A new approach to farming and living off the land is being developed on a small holding south of Sleaford.
Permaculture farmer Hannah Thorogood bought an 18 acre field near Scredington six years ago. Named ‘The Inkpot’ after a nickname given to her traditional cottage by neighbours, she has been developing it into a permaculture demonstration site and education centre.
Hannah explains that permaculture is about working with the land and the environment, not against it, to be more sustainable instead of demanding limited fossil fuels and pesticides. It is about low input for high output.
It is also aimed at protecting against economic uncertainty and vulnerable crops, adapting farming practices and food production techniques to the soil and climate.
At university she researched pesticide residues in food for degrees in Environmental Studies and Organic Farming. She first experienced permaculture in New Zealand on a range of small holdings producing a variety of food and has herself been teaching about permaculture for 18 years.

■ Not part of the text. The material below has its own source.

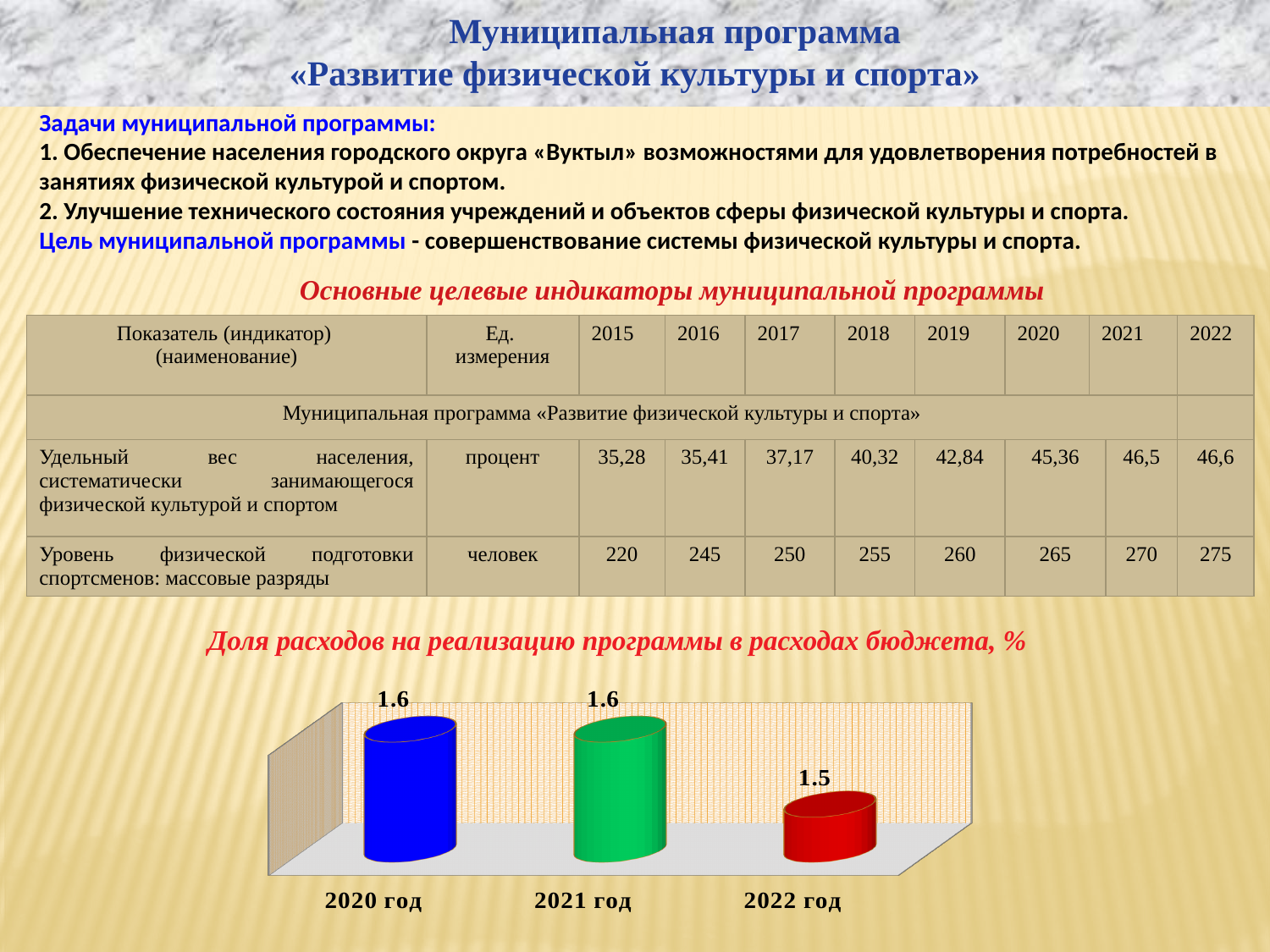
What is the value for 2022 год in the chart? 1.5 Do the values rise or fall from 2020 год to 2022 год? Fall How many years are shown in the chart? 3 What colour is the bar for 2022 год? Red Which year has the lowest value in the chart? 2022 год What is the value for 2020 год in the chart? 1.6 What is the title of the chart? Доля расходов на реализацию программы в расходах бюджета, % What is the value for 2021 год in the chart? 1.6 Which is larger, the value for 2021 год or the value for 2022 год? 2021 год What is the difference between the values for 2020 год and 2022 год? 0.1 What kind of chart is shown on the slide? Bar chart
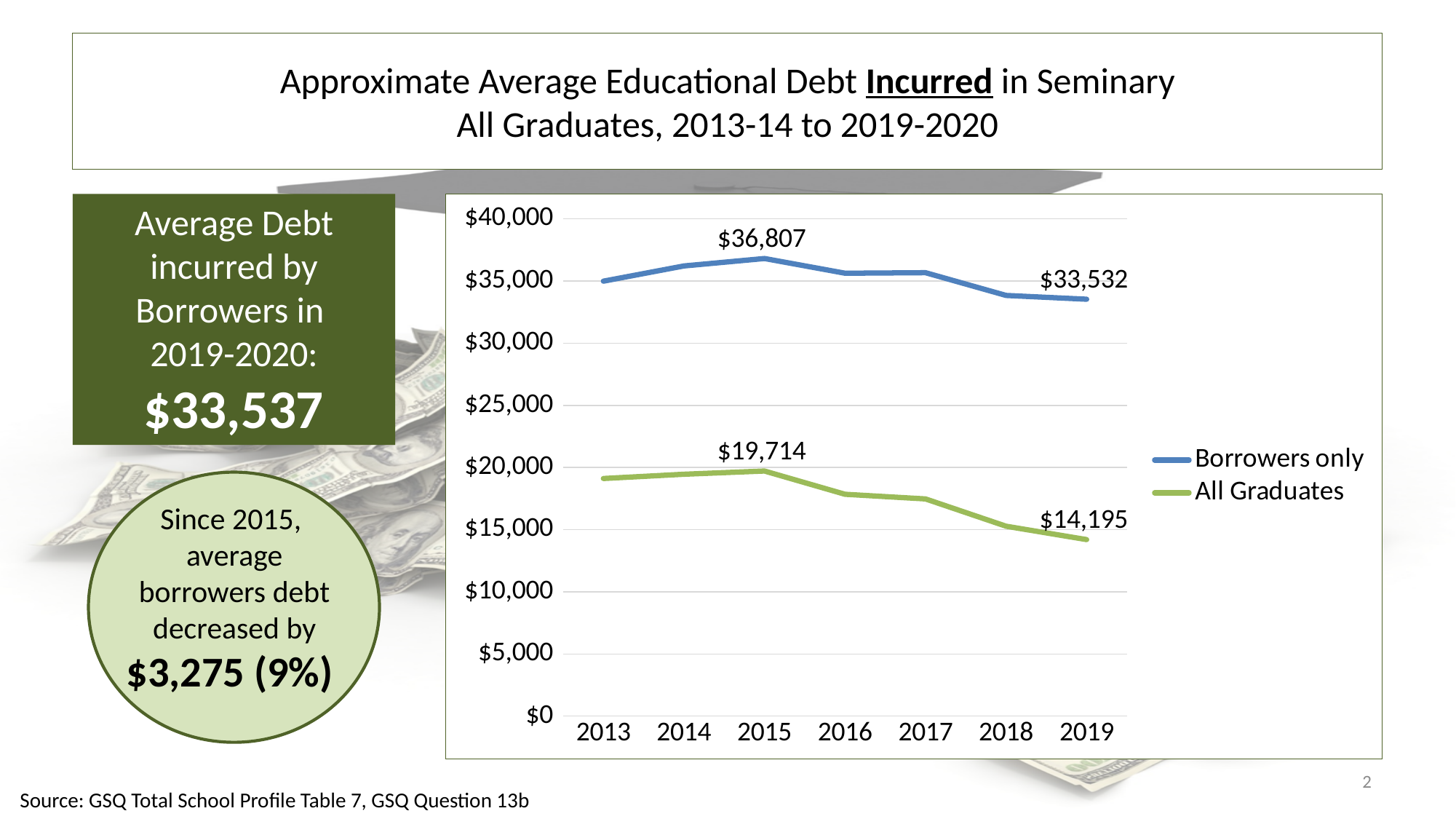
Is the value for All Graduates in 2016 greater or less than $20,000? less How many series does the legend list? 2 In which year is the Borrowers only line at its highest? 2015 What is the difference between the Borrowers only and All Graduates values in 2019? $19,337 What is the difference between the Borrowers only values in 2015 and 2019? $3,275 What is the value for Borrowers only in 2019? $33,532 What is the value for All Graduates in 2019? $14,195 What kind of chart is shown on the slide? line chart Which series has the larger value in 2017, Borrowers only or All Graduates? Borrowers only In which year is the All Graduates line at its lowest? 2019 How many years are shown on the x axis? 7 What is the value for Borrowers only in 2015? $36,807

She bought the traditional arable field six years ago and turned it to grass to regenerate the soil. This spring has seen the full launch of the project with courses in permaculture and others such as a “Draw what you see day” to help people connect with the landscape. Other courses are offered by a herbalist, a basket maker and a chef who all volunteer their time.
Volunteer days where everyone gets hands on with nature in the outdoors preparing the site are very popular. It is also used by home schooling families. There are more details at: www.the-inkpot.com.
Hannah, who comes from a normal farming background, says she has great respect for farmers. She is simply offering ideas for people who may wish to choose a different path of growing food, building and working with animals. “This is an experiment to see if it does work,” Hannah said. “I see so many farmers burnt out and children not wanting to go back to their family farms.
“Many people have disengaged with what and where their food comes from.”
Volunteers have helped build an animal shelter from bales and old tyres, with recycled windows, lime wash and mud walls. They have acquired Lincolnshire Longwool sheep and Lincoln Red cattle, chickens and turkeys. They grow herbs, fruit and vegetables. Grassland usage is rotated as is done in Africa.
Hannah said: “It is a happier, healthier lifestyle and we are just giving it a go to find out if there is a different way to live.”